Multimodal AI is the logical evolution of current AI models that allows for more “knowledgeable” models. The applications for these models are far broader, both in terms of consumer use, machine learning, and industry-specific implementation.
Let’s say you wanted to create a new image based on a photo you had taken. You could feed the photo to an AI and describe the changes you wanted to see. You could also train a model to associate sounds with a particular type of image or to draw associations like temperature. These types of models would have “better” results even if you’re only interacting with them over text.
Other examples include captioning videos using both audio and video to sync text to what’s happening on the screen or better information gathering using charts and infographics to bolster results. Of course, you should always maintain a healthy level of skepticism when conversing with a chatbot.
Multimodal AI is gradually making its way into everyday technology. Mobile assistants could be greatly improved with the use of multimodal models since the assistant will have more data points and added context to make better assumptions. Your smartphone already has cameras, microphones, light and depth sensors, a gyroscope and accelerometer, geolocation services, and an internet connection.
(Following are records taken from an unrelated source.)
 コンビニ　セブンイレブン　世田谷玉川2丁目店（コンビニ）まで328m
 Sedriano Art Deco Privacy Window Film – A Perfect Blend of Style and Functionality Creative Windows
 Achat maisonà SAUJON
All of this could be useful to an assistant in the right context.
The implications for industry are vast. Imagine training a model to perform some type of maintenance task using several inputs so that it can make better judgments. Is a component getting hot? Does the component look worn? Is it louder than it should be? This can be combined with basic information like how old the component is and its average lifespan, then inputs can be weighted to come to reasonable conclusions.
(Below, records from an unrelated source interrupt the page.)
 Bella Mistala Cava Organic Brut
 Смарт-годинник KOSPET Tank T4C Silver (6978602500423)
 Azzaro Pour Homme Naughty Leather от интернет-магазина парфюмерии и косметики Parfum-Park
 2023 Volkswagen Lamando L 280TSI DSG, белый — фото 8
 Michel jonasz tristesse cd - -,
Some Examples of Multimodal AI
Google Gemini is perhaps one of the best-known examples of multimodal AI. The model hasn’t been without controversy, with a video demonstrating the model released in late 2023 branded “fake” by detractors. Google admitted that the video was edited, that the results were based on still images and didn’t take place in real-time, and that prompts were provided by text rather than spoken aloud.
Developers can already get started using Gemini today simply by applying for an API key in Google AI Studio. The service has been launched at a “free for everyone” tier with a limit of up to 60 queries per minute. You’ll need a firm understanding of Python to set up the service (here’s a good tutorial to get started).
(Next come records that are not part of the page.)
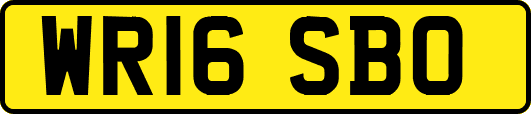 WR16SBO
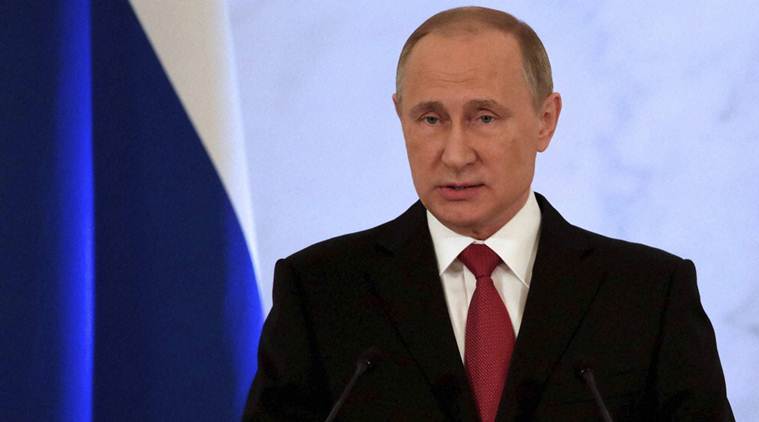 Vladimir Putin, spy poisoning scandal,  Donald Trump, US President,  Russian presidency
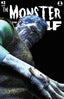 Mark Spears Monsters The Monster & the Wolf #03 Mark Spears "The Monster" Var Comics Keenspot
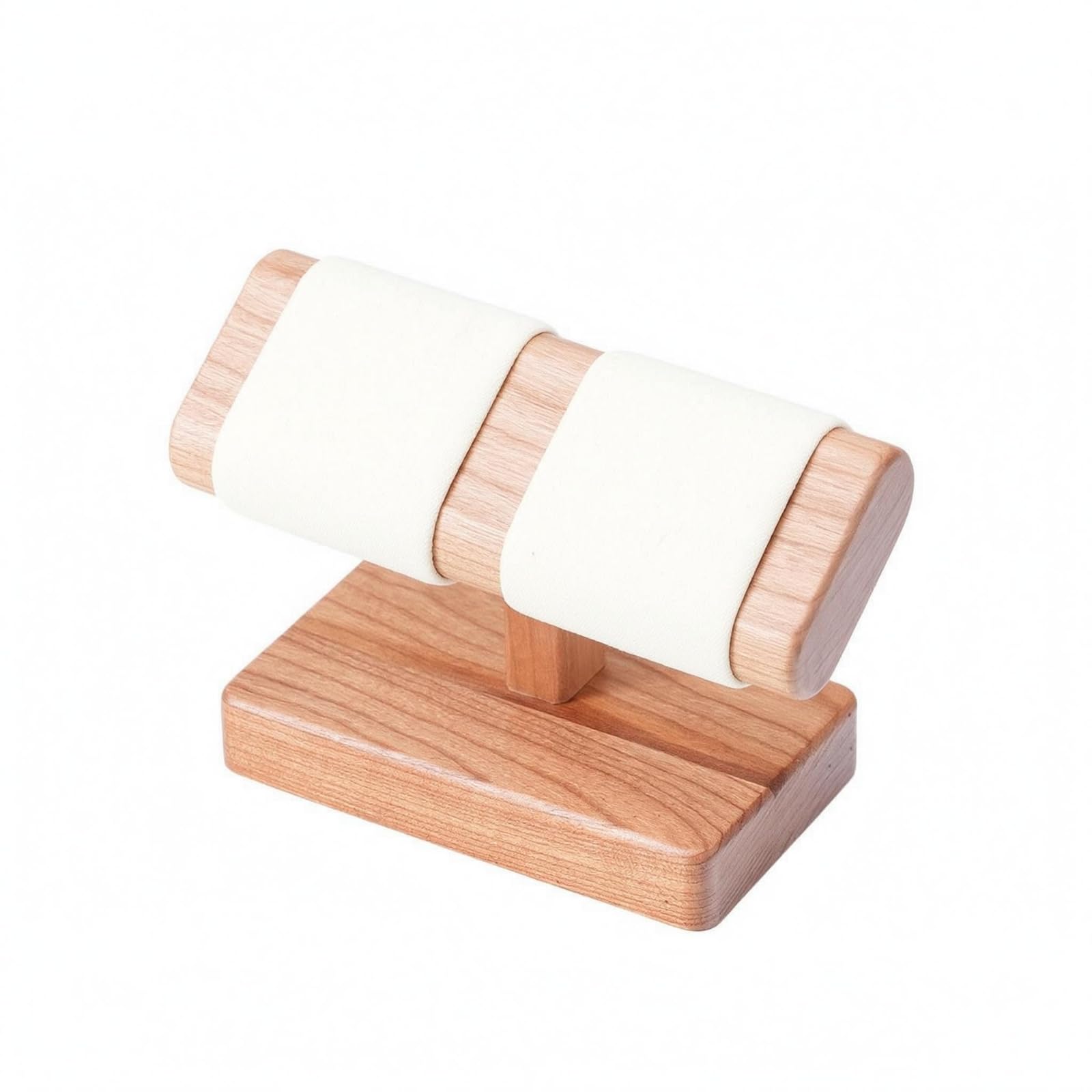Espositore Orologi Supporto Orologio , Beige , Supporto Doppio Per Orologio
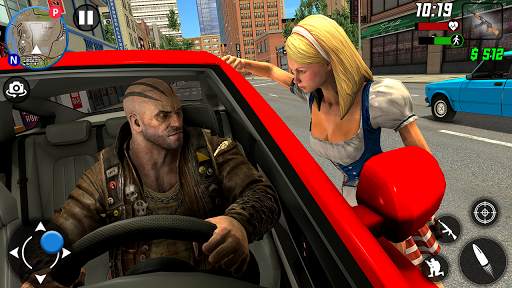 Gangster Crime Simulator - Best Mafia Crime Game screenshot 2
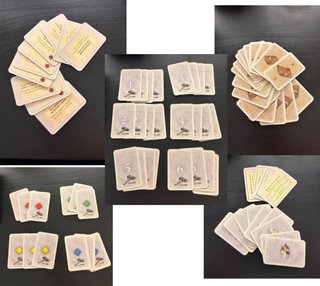 Los Pilares de la Tierra Juego de Mesa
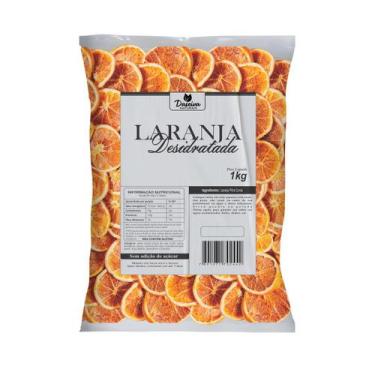 Imagem de Laranja Desidratada 1KG - Daseiva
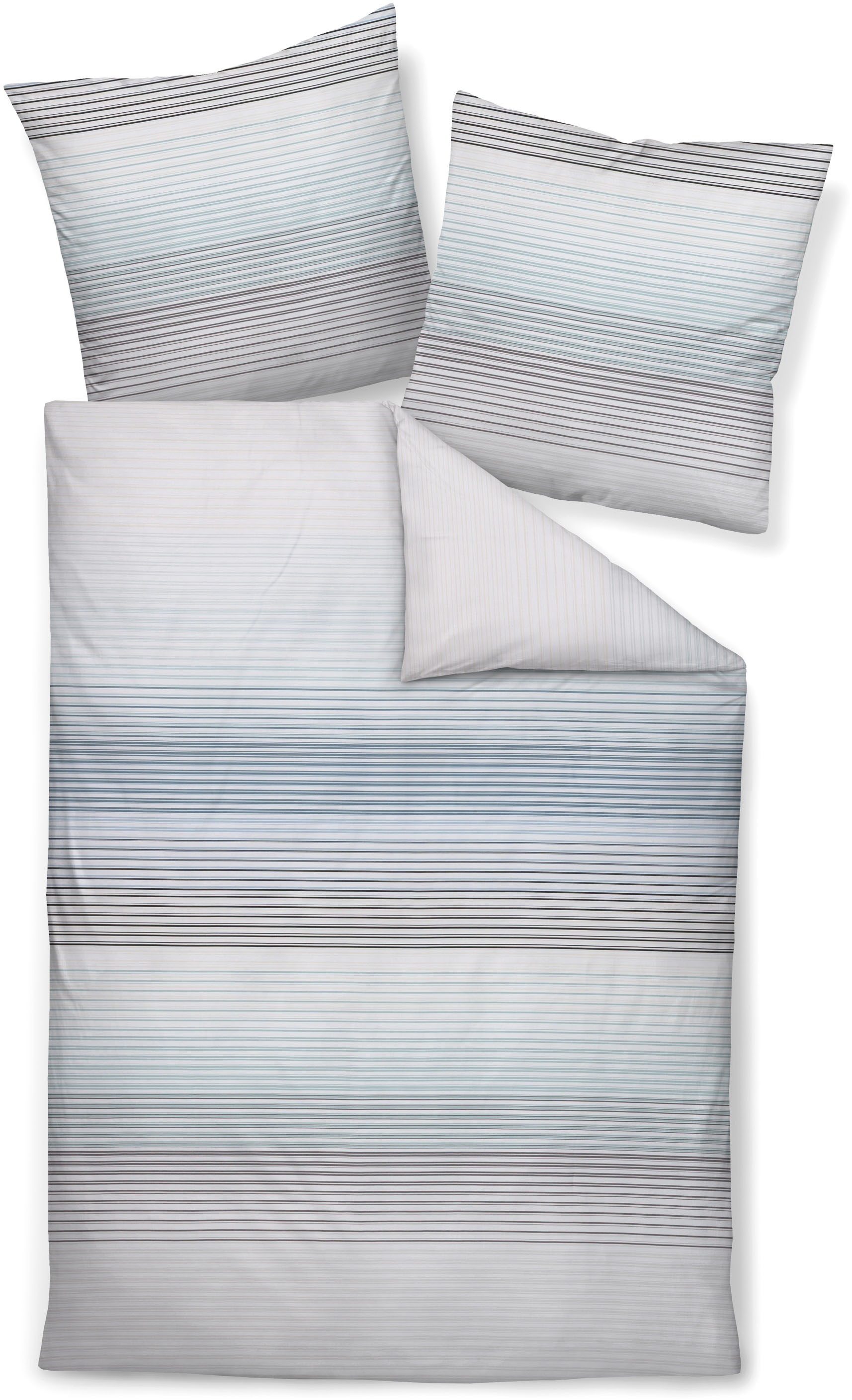 Janine Bettwäsche »J. D. 87113 08« mit Reißverschluss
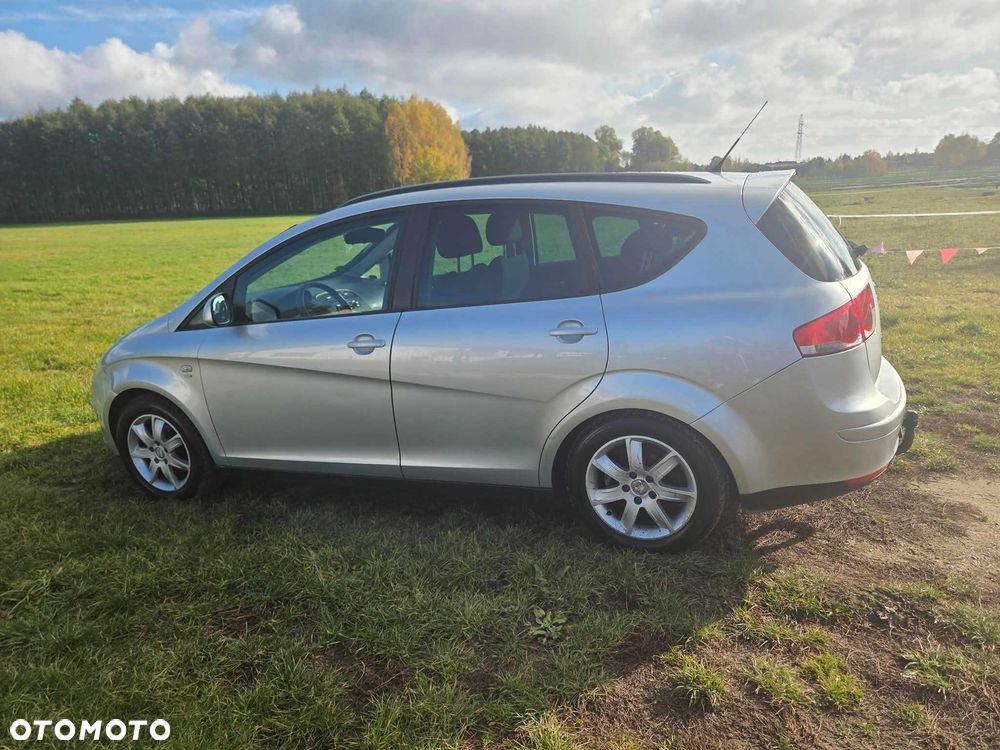 Seat Altea XL - 1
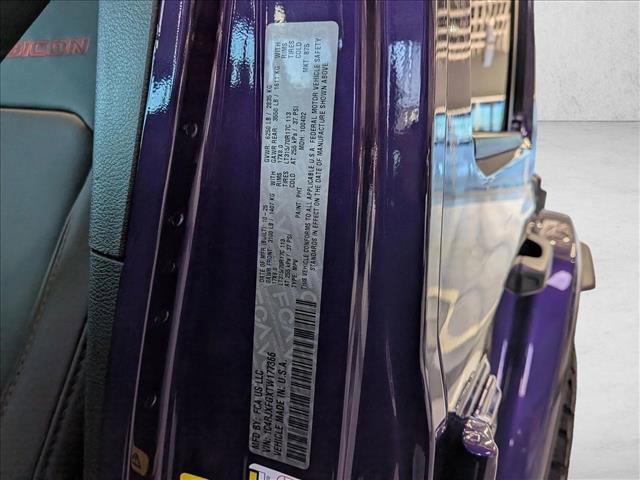 new 2026 Jeep Wrangler car, priced at $74,004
That said, Gemini is still a promising multimodal AI model that has been trained on audio, images, videos, code, and text in different languages. It goes head to head with OpenAI’s GPT-4, which can accept prompts of both text and images. Also known as GPT-4V (with the V standing for vision), the model is available to ChatGPT Plus users via the OpenAI website, mobile apps, and API.
You can use GPT-4V for free via Bing Chat to upload images or snap photos from your device’s camera or webcam. Just click on the image icon in the “Ask me anything…” box to attach an image to your query.
Other multimodal models include Runway Gen-2, a model that produces videos based on text prompts, images, and existing videos. At present the results look very AI-generated, but as a proof of concept, it’s still an interesting tool to play with.
Meta ImageBind is another multimodal model that accepts text, images, and audio plus heat maps, depth information, and inertia. It’s worth checking out the examples on the ImageBind website to see some of the more interesting results (like how audio of pouring water and a photo of apples can be combined into an image of apples being washed in a sink).
The adoption of multimodal AI models is bad news for anyone who is already sick of hearing all about the technology, and it’s bound to keep companies like OpenAI in the news for a little while longer. The real story though is how companies like Apple, Google, Samsung and other big players will bring this technology home and into the palms of consumers.
Ultimately, you don’t have to know that you’re interacting with another AI buzzword to reap the benefits. And outside of consumer electronics, the potential in fields like medical research, drug development, disease prevention, engineering, and so on might have the greatest impact of all.